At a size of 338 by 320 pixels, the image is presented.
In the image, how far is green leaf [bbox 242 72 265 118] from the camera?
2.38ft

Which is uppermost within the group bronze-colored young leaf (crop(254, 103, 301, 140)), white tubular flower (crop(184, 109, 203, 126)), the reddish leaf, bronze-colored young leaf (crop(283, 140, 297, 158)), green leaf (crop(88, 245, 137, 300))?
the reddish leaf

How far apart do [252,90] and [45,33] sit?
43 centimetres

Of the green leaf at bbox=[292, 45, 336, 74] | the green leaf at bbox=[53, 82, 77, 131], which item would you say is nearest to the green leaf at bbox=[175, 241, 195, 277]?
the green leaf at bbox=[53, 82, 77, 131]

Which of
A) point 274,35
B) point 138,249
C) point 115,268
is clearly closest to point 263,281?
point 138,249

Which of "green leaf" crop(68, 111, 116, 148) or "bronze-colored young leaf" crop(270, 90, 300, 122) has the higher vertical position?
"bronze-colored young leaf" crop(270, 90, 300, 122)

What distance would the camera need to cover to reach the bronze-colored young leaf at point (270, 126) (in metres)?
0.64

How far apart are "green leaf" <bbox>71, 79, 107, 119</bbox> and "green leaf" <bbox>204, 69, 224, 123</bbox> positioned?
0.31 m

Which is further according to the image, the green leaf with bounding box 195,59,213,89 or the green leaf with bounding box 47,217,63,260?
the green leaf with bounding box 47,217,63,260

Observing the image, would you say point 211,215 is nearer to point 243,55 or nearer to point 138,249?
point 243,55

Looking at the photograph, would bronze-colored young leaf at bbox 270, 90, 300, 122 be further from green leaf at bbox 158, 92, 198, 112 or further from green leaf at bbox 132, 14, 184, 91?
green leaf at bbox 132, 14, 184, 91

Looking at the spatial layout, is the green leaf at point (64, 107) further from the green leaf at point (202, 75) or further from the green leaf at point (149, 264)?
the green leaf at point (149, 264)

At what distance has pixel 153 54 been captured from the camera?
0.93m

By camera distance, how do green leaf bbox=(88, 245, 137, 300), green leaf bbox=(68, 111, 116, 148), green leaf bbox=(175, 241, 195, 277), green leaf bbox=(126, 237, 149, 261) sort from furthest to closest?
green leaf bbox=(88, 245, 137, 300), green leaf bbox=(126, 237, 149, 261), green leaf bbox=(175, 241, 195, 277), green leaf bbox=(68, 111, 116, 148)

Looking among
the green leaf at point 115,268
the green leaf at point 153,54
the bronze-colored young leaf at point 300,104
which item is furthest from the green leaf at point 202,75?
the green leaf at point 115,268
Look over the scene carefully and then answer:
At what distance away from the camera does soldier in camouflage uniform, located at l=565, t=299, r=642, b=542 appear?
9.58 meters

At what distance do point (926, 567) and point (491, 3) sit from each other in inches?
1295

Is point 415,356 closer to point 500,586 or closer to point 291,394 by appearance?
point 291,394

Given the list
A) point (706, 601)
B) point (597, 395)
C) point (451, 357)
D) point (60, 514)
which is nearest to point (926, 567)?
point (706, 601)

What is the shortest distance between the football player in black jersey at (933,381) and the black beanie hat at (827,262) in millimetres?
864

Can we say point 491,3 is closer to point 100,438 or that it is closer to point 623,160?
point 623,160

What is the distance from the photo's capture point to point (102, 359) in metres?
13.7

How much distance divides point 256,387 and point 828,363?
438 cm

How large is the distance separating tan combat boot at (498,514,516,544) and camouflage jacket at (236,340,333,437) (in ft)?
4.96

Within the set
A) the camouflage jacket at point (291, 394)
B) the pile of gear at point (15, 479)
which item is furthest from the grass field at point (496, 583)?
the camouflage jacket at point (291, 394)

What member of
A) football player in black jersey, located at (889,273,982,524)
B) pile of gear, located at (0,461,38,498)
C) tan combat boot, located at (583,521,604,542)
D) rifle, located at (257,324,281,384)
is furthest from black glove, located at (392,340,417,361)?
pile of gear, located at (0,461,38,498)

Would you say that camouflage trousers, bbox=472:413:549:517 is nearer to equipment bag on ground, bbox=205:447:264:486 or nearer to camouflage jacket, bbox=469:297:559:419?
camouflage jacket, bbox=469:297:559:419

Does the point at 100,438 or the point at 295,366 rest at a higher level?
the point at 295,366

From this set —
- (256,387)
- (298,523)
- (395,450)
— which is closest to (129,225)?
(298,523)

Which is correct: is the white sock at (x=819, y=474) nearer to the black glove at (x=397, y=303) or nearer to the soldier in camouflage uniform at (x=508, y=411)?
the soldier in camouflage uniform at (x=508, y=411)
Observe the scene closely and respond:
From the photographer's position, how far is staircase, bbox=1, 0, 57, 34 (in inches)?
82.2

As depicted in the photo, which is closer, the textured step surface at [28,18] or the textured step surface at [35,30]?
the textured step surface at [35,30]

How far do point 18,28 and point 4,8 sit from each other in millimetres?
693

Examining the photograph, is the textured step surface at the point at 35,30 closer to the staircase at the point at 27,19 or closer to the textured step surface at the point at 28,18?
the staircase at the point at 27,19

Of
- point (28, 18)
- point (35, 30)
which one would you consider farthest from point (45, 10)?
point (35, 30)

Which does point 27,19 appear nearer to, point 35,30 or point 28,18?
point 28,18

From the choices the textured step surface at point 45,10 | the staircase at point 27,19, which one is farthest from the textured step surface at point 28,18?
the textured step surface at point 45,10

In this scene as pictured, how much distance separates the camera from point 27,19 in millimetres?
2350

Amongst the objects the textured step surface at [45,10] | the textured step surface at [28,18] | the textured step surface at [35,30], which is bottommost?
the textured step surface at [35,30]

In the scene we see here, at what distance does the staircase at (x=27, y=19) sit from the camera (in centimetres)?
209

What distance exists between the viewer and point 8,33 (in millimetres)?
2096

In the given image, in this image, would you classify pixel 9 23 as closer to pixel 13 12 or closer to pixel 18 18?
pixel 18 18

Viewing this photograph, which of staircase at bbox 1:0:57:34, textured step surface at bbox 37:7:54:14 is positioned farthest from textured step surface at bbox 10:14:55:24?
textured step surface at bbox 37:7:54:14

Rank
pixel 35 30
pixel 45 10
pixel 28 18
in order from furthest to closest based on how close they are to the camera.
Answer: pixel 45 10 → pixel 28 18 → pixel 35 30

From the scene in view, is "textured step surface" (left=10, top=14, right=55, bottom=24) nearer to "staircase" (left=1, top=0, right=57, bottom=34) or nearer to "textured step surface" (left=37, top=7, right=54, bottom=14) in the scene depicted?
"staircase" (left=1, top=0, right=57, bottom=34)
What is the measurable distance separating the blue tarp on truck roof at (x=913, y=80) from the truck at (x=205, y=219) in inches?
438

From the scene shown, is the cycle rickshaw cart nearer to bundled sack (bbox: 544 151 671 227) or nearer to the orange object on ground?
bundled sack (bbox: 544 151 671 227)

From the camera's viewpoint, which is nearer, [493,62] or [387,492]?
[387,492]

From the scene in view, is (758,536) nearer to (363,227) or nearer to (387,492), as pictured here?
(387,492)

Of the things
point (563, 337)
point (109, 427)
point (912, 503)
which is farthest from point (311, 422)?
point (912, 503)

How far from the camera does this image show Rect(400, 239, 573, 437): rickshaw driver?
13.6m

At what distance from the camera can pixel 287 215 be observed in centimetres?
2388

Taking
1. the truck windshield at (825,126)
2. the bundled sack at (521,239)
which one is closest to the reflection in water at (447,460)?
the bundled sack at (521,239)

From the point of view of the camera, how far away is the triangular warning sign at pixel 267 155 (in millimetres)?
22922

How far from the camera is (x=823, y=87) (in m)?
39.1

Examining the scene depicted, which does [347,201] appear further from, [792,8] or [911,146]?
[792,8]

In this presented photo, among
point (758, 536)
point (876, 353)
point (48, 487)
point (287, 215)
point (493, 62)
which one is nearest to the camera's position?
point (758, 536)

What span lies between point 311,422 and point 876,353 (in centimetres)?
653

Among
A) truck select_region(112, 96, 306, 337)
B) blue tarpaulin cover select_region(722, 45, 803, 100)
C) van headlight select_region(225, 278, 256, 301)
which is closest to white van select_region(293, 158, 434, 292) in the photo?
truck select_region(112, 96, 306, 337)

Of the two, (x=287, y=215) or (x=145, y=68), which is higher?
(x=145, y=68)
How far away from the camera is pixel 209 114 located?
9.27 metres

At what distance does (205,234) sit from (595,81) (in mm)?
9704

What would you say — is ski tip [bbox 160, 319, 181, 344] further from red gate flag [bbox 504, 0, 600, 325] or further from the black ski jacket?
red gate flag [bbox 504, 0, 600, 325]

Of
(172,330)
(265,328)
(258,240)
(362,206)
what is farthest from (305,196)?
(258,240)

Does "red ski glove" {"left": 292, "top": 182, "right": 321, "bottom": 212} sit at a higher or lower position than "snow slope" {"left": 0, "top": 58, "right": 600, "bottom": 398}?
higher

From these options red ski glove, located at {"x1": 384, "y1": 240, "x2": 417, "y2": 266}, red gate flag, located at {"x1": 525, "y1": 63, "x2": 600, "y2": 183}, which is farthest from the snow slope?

####

• GOAL OF THE EXERCISE
Copy out the records word for word, from the line with "At what distance from" through the last line of the records, both ends included.

• FINISHED ANSWER
At what distance from the camera can pixel 287 215 be observed in centimetres?
2388

Taking
1. the truck windshield at (825,126)
2. the bundled sack at (521,239)
which one is closest to the reflection in water at (447,460)?
the bundled sack at (521,239)

From the point of view of the camera, how far away is the triangular warning sign at pixel 267 155 (in millimetres)?
22922

How far from the camera is (x=823, y=87) (in m)?
39.1

Examining the scene depicted, which does [347,201] appear further from, [792,8] or [911,146]?
[792,8]

In this presented photo, among
point (758, 536)
point (876, 353)
point (48, 487)
point (287, 215)
point (493, 62)
which one is nearest to the camera's position?
point (758, 536)

What span lies between point 311,422 and point 876,353 (in centimetres)?
653

Among
A) truck select_region(112, 96, 306, 337)
B) blue tarpaulin cover select_region(722, 45, 803, 100)
C) van headlight select_region(225, 278, 256, 301)
which is closest to white van select_region(293, 158, 434, 292) in the photo?
truck select_region(112, 96, 306, 337)

Of the two, (x=287, y=215) or (x=145, y=68), which is higher?
(x=145, y=68)
How far away from the camera is pixel 209 114 located?
9.27 metres

At what distance does (205,234) sit from (595,81) (in mm)?
9704

What would you say — is ski tip [bbox 160, 319, 181, 344] further from red gate flag [bbox 504, 0, 600, 325] or further from the black ski jacket?
red gate flag [bbox 504, 0, 600, 325]

Of
(172,330)
(265,328)
(258,240)
(362,206)
what is farthest from (305,196)?
(258,240)

Does "red ski glove" {"left": 292, "top": 182, "right": 321, "bottom": 212} sit at a higher or lower position than "snow slope" {"left": 0, "top": 58, "right": 600, "bottom": 398}?
higher

From these options red ski glove, located at {"x1": 384, "y1": 240, "x2": 417, "y2": 266}, red gate flag, located at {"x1": 525, "y1": 63, "x2": 600, "y2": 183}, which is farthest from the snow slope?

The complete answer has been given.